Marshall Goldberg of MRG & ASSOCIATES, an environmental and economic consulting firm, wrote "Federal Energy Subsidies." The report provide a qualitative analysis of hydropower development and offers charts and graphs to illustrate over 50 years of government spending. Findings also indicate that subsidies themselves are often an essential component in technology development.

"It requires a great deal of money to establish an energy technology," said Dr. Adam Serchuk, research director for REPP-CREST, "and very few have reached maturity without public investment. Of course, it takes more than subsidies to develop a technology. In the case of common consumer products, such as the fax machine, recycled paper or the cell phone, more subtle public policy measures such as setting standards or government purchasing have often made a big difference."

REPP-CREST explores the emerging relationships among markets, policy and public demand for renewable energy. Visit < http://www.repp.org > for copies of: "Federal Energy Subsidies: Not All Technologies Are Created Equal" by Marshall Goldberg. REPP, Center for Renewable Energy and Sustainable Technology, 1612 K St, NW #202, Washington, DC 20006 Tel: 202.293.2898; Fax: 202.293.5857

Just when you though it was safely buried

In 1998 the House of Commons Trade and Industry Committee recommended that: ‘A formal presumption be made now, for purposes of long-term planning, that new nuclear plant may be required in the course of the next two decades.’

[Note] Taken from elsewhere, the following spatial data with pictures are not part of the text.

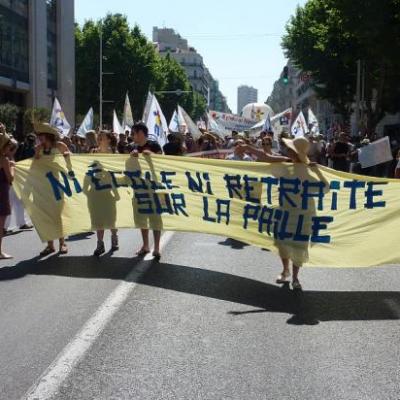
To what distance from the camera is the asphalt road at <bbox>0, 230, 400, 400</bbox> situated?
4.36 metres

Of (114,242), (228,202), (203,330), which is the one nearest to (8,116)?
(114,242)

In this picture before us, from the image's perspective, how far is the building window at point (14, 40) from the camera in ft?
130

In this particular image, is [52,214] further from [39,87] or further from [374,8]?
[39,87]

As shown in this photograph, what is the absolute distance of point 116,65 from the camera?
6356 cm

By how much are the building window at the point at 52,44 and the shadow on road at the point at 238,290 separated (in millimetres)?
A: 41324

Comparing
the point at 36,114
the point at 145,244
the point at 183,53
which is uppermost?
the point at 183,53

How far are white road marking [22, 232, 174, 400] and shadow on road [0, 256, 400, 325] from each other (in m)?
0.54

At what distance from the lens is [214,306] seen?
635 cm

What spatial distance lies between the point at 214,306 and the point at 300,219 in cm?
159

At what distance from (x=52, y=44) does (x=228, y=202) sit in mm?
44063

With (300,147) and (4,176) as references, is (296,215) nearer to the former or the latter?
(300,147)

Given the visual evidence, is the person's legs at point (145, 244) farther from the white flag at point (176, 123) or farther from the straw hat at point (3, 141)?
the white flag at point (176, 123)

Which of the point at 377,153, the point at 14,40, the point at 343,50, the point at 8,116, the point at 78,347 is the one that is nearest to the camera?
the point at 78,347

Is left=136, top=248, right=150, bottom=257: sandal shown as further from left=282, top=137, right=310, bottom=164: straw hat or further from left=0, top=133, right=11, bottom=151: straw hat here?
left=282, top=137, right=310, bottom=164: straw hat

This recommendation has been supported by a joint working group of the Royal Society and the Royal Academy of Engineering, which, in 1999, urged that:

‘The timetable for such consideration should allow a decision to be taken early enough to enable nuclear to play a full, long-term role in national energy policy. This is likely to mean early in the next administration, if a damaging decline in the role of nuclear is to be avoided’.

See our Groups Section ( Renew 129) for more details of this ongoing Royal Society/Royal Academy study.

But worse still, rumour has it that, faced with ever growing stockpiles of plutonium from their spent fuel reprocessing activities and few takers for their MOX fuel, BNFL would like to build two new plutonium burning reactors - possibly one at Sellafield and one at Chapelcross. They could use Inert Matrix Fuel - where the uranium is replaced with Yttrium, so no new plutonium is generated. BNFL now has a stake in three reactor types which would be suitable - the Westinghouse AP600; the ABB Series 80 and the South African PMBR. This new approach could lead to a reactor system they could export around the world - with CDM support?